Mukomuko, Bengkulu (ANTARA News) - Masyarakat yang memiliki anjing di Kabupaten Mukomuko, Provinsi Bengkulu, diminta mengikat hewan peliharaannya itu agar tidak ikut dimusnahkan saat pelaksanaan kegiatan eliminasi anjing liar.

"Kami akan mengimbau dan meminta masyarakat agar mengikat anjing miliknya agar peliharaannya itu tidak dimusnahkan saat kegiatan eliminasi pada 2012," kata Kepala Bidang Peternakan Dinas Pertanian, Peternakan, Perkebunan, dan Kehutanan Kabupaten Mukomuko Elsandi di Mukomuko, Kamis.

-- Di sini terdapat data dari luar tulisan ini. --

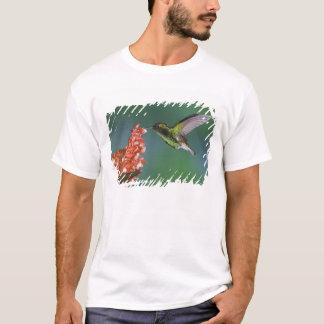 T-shirt émeraude Cuivreux-dirigée, cupreiceps d'Elvira,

Elsandi menyampaikan hal itu guna mengantisipasi jangan sampai anjing peliharaan masyarakat di daerah itu menjadi korban kegiatan eliminasi anjing liar yang akan dimusnahkan karena berkeliaran dan menganggu masyarakat di daerah itu.

Ia menyebutkan, sebanyak 2.000 ekor anjing liar di daerah ini pada 2012 akan dimusnahkan agar populasi hewan pembawa penyakit rabies itu semakin berkurang.

"Kegiatan eliminasi atau pemusnahan terhadap 2.000 ekor anjing liar itu mulai bertahap pada triwulan pertama dan berakhir pada triwulan keempat," ujarnya.

Ribuan ekor anjing liar yang akan dieliminasi oleh tim gabungan yang terdiri dari petugas peternakan instansi itu, desa, kecamatan, kepolisian, dan TNI berjalan selama satu tahun merata di 15 kecamatan dan 148 desa dan tiga kelurahan yang tersebar di daerah ini.

Alokasi dana untuk kegiatan eliminasi yang bersumber dari anggaran pendapatan belanja daerah (APBD) ini sebesar Rp50 juta antara lain untuk pembelian dua kilogram racun stricnin.

"Satu kilogram racun tricnin seharga Rp8 juta dan sebanyak Rp16 juta dana yang dihabiskan untuk membeli racun, sisa dana untuk membiayai administrasi dan operasional tim gabungan," ujarnya.

Menurut dia, tahapan yang akan dilalui sebelum melakukan eliminasi anjing liar dengan memberikan sosialisasi dan penyuluhan kepada masyarakat terutama pemilik hewan berkaki empat itu agar mengikat peliharaannya.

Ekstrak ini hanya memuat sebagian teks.